São cerca de sete e vinte e sete agora e já não é mais tão cedo quanto outrora (há cerca de uma hora). Vânia e tio Cláudio já acordaram e um cheiro inebriante, forte e matinal de café exala pelo apartamento. O café de Vânia é ótimo, ou pelo menos parece ser pelo cheiro. Ontem tomamos com leite, então não dá para fazer avaliação precisa, mas, como exímio apreciador e colecionador de cafés, posso afirmar com toda a certeza que está entre os bons.

Tio Cláudio acaba de sair do banho e procura seu cinto. Derrubou meu telefone no chão, que vibrou como se manifestasse desgosto. Na verdade ele não para de vibrar desde que cheguei a Salvador. Mas nunca é uma mensagem nem ligação. Geralmente ele faz isso mesmo, como pressentisse o sinal de alguma dessas duas coisas, mas nunca com essa intensidade (digamos, de cinco em cinco minutos). Algo (isto) me diz que alguma mensagem está viajando quilômetros e quilômetros de distância para mim. Ou não.

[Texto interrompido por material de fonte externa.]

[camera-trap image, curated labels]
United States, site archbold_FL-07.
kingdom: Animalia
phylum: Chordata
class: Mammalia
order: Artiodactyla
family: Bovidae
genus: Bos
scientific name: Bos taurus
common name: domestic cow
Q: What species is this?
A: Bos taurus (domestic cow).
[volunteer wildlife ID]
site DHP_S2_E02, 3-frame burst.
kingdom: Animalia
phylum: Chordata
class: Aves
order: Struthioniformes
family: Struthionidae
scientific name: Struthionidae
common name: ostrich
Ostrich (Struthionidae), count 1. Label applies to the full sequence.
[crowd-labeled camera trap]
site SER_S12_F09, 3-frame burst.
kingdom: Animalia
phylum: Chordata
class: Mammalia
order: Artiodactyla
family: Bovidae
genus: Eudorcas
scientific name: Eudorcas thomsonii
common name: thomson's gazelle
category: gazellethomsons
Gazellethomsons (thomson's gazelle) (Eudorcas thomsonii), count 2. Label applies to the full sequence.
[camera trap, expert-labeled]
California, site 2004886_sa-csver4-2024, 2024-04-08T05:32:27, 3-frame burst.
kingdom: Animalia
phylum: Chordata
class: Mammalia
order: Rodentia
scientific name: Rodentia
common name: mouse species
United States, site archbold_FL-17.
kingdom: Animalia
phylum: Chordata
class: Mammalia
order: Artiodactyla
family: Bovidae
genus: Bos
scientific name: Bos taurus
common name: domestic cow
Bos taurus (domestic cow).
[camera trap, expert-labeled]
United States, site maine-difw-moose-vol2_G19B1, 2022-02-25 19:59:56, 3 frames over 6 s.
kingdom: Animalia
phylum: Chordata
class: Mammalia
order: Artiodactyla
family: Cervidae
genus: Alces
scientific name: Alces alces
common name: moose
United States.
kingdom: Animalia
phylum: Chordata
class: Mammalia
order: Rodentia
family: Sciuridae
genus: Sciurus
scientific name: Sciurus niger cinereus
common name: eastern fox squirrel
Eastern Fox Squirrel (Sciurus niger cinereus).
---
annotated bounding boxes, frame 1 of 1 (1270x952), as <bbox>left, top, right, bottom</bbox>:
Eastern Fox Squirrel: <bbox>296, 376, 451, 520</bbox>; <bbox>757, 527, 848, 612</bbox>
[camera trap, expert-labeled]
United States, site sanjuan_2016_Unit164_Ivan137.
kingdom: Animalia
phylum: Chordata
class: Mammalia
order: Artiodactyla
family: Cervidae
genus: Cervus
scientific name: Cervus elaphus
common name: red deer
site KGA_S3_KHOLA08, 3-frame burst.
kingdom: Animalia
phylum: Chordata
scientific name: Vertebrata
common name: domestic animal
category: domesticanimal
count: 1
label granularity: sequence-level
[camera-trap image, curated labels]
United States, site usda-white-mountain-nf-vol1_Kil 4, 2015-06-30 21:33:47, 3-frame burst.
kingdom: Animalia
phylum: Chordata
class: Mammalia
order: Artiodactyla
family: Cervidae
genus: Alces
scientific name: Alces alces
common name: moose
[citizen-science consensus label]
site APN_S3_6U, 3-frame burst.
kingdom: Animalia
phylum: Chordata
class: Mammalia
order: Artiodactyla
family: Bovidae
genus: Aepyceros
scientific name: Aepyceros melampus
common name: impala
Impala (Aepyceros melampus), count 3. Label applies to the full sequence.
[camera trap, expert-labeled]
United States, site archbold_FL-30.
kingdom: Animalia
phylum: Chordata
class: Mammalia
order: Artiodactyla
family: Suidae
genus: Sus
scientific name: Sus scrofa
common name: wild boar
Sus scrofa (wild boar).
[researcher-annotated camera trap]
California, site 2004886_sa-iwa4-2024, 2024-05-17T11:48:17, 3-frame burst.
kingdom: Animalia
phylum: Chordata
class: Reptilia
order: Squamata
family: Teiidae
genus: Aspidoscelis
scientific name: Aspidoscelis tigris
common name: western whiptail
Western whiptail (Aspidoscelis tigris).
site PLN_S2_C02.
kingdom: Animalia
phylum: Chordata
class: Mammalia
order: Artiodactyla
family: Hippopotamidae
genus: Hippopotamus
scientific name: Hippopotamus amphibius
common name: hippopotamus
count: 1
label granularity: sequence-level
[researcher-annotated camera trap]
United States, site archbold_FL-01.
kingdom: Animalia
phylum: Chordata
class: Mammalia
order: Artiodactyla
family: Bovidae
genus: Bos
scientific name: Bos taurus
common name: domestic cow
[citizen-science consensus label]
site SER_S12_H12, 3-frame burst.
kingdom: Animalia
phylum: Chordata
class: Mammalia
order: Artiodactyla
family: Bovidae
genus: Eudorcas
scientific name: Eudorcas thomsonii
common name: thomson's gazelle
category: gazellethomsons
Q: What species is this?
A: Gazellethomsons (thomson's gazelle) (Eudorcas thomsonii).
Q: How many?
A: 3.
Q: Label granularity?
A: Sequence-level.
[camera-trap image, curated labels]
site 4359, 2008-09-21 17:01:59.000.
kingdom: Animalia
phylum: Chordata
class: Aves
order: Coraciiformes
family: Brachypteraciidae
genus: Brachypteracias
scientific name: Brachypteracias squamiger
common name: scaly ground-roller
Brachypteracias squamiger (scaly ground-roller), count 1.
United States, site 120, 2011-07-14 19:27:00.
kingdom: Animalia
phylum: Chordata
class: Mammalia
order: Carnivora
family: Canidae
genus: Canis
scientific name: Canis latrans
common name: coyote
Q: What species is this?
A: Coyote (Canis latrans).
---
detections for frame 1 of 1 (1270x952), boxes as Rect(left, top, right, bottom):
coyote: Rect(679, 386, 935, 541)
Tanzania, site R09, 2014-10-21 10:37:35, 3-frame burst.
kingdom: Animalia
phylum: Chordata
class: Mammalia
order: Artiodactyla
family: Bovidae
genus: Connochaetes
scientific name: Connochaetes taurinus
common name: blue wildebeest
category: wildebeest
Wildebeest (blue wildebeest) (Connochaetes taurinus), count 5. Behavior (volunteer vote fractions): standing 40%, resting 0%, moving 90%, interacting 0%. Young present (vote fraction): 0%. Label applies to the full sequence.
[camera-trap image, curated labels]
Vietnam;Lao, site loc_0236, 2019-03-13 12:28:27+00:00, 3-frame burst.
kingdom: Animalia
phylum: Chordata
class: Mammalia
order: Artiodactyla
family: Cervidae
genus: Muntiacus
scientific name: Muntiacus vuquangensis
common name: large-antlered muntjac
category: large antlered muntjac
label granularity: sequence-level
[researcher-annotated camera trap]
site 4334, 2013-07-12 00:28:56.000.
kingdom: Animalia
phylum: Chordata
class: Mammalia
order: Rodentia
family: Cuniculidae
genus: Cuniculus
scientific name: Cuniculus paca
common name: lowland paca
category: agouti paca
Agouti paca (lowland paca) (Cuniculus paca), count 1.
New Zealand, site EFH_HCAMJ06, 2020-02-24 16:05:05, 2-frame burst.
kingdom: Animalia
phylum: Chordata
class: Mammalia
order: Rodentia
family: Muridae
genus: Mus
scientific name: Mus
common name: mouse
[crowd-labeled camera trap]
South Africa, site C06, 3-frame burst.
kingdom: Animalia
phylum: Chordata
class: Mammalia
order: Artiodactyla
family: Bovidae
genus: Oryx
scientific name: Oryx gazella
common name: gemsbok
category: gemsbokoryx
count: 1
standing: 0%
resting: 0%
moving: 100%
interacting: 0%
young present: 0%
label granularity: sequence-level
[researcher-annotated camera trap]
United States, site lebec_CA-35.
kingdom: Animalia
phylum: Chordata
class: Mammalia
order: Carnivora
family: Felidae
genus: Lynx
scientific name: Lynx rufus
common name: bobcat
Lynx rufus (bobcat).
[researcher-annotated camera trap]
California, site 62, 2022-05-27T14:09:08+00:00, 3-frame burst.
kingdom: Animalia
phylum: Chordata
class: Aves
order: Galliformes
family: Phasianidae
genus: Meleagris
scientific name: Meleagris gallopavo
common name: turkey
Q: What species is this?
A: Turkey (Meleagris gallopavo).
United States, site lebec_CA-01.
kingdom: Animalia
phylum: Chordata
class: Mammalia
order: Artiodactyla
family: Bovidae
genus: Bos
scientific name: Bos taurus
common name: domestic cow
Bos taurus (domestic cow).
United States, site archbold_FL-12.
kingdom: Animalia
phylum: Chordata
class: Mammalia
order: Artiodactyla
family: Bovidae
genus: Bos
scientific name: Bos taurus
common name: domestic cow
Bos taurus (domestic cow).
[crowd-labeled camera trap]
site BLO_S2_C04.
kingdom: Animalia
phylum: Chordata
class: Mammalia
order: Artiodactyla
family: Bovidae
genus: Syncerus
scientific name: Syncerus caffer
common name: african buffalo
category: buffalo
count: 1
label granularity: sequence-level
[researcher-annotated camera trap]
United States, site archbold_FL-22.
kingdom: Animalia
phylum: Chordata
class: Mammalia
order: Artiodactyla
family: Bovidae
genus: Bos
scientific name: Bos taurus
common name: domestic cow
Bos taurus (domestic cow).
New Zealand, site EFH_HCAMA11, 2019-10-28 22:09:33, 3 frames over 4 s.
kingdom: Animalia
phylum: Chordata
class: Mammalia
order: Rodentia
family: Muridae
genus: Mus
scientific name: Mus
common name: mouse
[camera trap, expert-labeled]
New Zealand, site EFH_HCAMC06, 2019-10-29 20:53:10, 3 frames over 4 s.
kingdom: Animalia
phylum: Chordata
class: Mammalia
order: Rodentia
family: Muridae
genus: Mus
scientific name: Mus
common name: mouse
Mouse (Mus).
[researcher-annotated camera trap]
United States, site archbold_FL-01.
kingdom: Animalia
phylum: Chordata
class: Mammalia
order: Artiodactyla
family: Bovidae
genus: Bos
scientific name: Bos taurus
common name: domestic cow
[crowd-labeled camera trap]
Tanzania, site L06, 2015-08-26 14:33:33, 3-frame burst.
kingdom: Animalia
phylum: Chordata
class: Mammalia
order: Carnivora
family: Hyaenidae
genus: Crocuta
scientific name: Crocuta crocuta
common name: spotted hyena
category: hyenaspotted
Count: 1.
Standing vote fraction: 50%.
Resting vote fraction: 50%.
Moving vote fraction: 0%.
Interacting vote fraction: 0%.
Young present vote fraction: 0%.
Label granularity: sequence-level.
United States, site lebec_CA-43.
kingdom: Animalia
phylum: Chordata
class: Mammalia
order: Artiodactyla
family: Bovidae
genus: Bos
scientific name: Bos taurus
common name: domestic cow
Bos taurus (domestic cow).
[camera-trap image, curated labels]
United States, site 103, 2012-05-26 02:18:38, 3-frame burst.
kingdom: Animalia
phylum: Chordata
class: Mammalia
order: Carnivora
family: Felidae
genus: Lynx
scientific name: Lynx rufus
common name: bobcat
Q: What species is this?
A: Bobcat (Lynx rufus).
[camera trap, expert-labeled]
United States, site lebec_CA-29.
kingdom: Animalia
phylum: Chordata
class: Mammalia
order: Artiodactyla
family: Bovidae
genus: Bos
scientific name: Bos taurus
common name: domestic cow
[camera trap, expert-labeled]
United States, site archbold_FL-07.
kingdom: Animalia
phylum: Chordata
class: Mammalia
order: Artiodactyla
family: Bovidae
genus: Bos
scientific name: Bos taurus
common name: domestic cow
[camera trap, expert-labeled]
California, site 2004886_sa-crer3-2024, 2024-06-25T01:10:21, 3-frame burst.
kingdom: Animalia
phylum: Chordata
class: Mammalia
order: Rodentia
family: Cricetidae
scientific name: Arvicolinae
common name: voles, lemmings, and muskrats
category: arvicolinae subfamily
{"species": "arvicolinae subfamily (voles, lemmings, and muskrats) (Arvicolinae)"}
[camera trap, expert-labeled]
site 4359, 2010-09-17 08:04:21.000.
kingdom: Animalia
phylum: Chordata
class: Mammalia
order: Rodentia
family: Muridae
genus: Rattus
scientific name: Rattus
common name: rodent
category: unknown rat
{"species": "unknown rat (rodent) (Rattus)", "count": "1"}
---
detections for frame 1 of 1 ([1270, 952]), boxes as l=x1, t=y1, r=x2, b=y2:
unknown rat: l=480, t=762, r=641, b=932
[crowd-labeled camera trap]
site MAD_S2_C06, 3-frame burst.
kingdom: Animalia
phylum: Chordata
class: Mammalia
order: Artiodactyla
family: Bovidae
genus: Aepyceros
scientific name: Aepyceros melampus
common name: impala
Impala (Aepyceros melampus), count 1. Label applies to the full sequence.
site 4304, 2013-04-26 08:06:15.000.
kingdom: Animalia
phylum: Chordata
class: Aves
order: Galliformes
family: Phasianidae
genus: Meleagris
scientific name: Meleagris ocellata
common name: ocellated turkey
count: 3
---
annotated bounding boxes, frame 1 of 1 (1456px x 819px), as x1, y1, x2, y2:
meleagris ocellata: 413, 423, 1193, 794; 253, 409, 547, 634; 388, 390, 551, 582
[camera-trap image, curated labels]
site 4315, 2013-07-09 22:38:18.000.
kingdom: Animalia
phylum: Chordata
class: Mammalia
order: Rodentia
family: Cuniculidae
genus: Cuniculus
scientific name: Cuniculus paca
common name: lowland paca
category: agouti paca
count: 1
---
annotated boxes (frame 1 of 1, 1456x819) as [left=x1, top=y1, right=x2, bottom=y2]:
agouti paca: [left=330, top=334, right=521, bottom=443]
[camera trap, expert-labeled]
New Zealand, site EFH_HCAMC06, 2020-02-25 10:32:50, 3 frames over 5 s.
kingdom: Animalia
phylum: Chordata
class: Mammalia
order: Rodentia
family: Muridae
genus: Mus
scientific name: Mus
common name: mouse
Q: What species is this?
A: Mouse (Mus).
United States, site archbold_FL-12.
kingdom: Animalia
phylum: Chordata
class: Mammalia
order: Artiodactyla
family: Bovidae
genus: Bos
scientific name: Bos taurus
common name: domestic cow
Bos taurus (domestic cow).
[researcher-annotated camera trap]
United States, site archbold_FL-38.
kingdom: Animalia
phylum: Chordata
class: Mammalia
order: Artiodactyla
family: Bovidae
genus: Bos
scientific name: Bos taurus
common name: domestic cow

Acho que foi o celular que despertou tio Cláudio, que despertou Vânia, ou não. "Vem ver, Devana". A TV de LCD fica no quarto dele, e estava passando uma espécie de "Balanço Geral” de Salvador. Na tela, uma manifestação para que demolissem um casarão. Fizeram uma barricada com pedações de madeira, tábuas, pés de cama e tal, e a polícia dizendo: "Manifestem, mas não incomodem!". Lembrei da manifestação "educada” em São Sebastião. Mas não sei por que aqui a coisa tem um ar mais orgânico, com um certo glamour de naturalidade, ou sei lá. Vai ver que é porque eu não sou daqui. Ver isso logo no primeiro dia me deu impressão de que isso acontece quase todo dia.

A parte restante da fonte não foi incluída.